Another surprising find was a Fossil Wood Museum. As it happens most of the petrified prehistoric items on display were from Pakokko District, Magwe Region where Win Kyaing comes from. A petrified prehistoric elephant Stegodon at 2,000,000 years seemed hugely old, until the next exhibit comprising an intricate pattern of recognizable roots was dated between 5,000,000 – 15,000,000 years old. Some of the rocks in the museum and outside in the rock garden shone as if newly varnished and polished: these surfaces were the effect of petrification of the bark of trees.
Dragonflies were weaving over garden beds of scarlet Salvias, pink Petunias and yellow Pansies and Win Kyaing told me some Myanmar folk- lore: apparently when dragonflies fly low, it’s going to rain. And it did rain that afternoon. Another rain tale is if Quails build their nest with the opening facing north, the rain and wind will come from the south for the whole year and the next year may be completely the opposite.
::::::::::
ACTIVITY
Please rewrite the paragraph in the text shown that begins "Dragonflies were weaving" as a short bulleted list that keeps its main facts. You can leave the entries aside, since nothing here depends on them.

Dataset excerpts
::::::::::
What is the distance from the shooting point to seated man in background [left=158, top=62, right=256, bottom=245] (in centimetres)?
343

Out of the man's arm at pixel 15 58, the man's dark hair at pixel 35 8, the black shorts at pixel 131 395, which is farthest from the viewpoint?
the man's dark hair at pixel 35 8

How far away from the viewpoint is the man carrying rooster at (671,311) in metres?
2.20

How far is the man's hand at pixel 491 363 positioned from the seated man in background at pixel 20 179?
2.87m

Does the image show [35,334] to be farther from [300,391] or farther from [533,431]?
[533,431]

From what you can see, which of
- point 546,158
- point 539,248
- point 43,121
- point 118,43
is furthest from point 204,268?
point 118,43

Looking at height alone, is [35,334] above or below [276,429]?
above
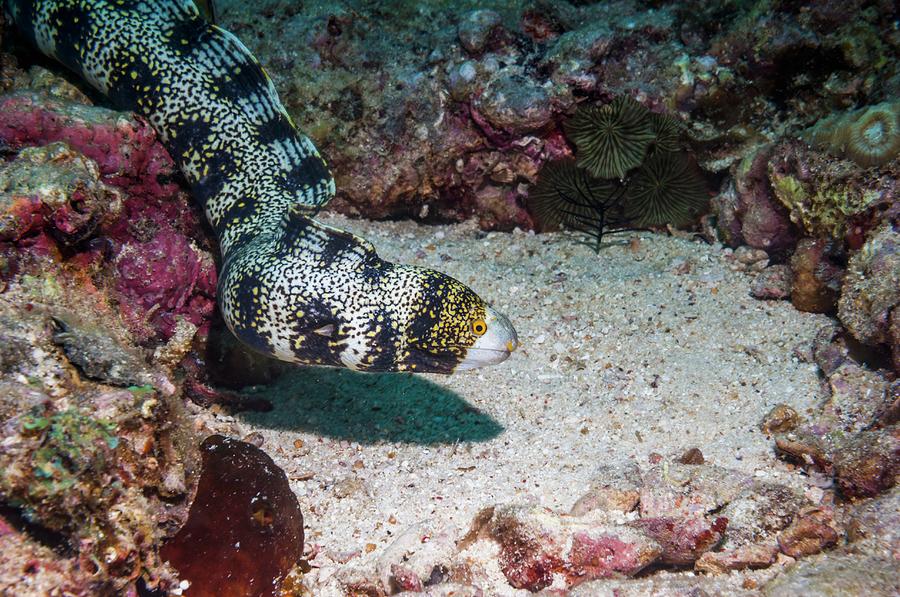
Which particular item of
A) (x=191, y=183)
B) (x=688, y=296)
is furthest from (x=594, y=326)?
(x=191, y=183)

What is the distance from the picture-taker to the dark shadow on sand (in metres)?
3.80

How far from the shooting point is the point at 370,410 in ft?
13.2

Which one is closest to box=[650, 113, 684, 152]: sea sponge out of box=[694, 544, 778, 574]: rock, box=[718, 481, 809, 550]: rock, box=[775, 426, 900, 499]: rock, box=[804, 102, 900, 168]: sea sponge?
box=[804, 102, 900, 168]: sea sponge

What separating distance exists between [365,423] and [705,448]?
228 cm

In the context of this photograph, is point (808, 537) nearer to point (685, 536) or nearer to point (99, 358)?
point (685, 536)

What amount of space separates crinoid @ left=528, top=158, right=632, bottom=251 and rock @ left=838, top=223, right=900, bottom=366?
2030 mm

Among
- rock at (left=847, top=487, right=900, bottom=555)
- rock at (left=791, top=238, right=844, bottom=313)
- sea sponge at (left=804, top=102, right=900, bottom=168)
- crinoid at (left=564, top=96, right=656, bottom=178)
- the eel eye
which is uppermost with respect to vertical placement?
sea sponge at (left=804, top=102, right=900, bottom=168)

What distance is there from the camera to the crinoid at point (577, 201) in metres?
5.20

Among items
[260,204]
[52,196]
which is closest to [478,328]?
[260,204]

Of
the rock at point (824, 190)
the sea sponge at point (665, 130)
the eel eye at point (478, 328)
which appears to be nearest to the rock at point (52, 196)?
the eel eye at point (478, 328)

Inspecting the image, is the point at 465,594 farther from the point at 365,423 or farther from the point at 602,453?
the point at 365,423

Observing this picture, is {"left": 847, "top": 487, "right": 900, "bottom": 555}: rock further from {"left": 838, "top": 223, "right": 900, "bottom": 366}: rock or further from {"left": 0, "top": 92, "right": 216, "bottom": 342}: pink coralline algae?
{"left": 0, "top": 92, "right": 216, "bottom": 342}: pink coralline algae

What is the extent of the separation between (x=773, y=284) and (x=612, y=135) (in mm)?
1857

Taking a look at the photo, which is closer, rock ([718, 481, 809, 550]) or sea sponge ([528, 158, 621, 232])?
rock ([718, 481, 809, 550])
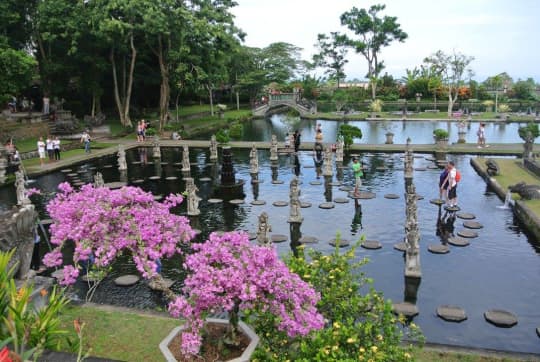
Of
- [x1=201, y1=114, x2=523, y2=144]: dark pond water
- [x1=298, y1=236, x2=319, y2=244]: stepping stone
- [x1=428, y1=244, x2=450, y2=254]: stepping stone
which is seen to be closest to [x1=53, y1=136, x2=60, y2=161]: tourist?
[x1=201, y1=114, x2=523, y2=144]: dark pond water

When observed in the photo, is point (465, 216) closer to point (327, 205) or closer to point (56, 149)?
point (327, 205)

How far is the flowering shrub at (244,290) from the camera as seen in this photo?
5.95 m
::::::::::
ANSWER TO THE EXERCISE
- Dragonflies flew over garden beds of scarlet Salvias, pink Petunias and yellow Pansies.
- Win Kyaing shared Myanmar folklore that low-flying dragonflies mean rain is coming.
- It did rain that afternoon.
- In another belief, if Quails build their nest with the opening facing north, the rain and wind will come from the south for the whole year, and the next year may be completely the opposite.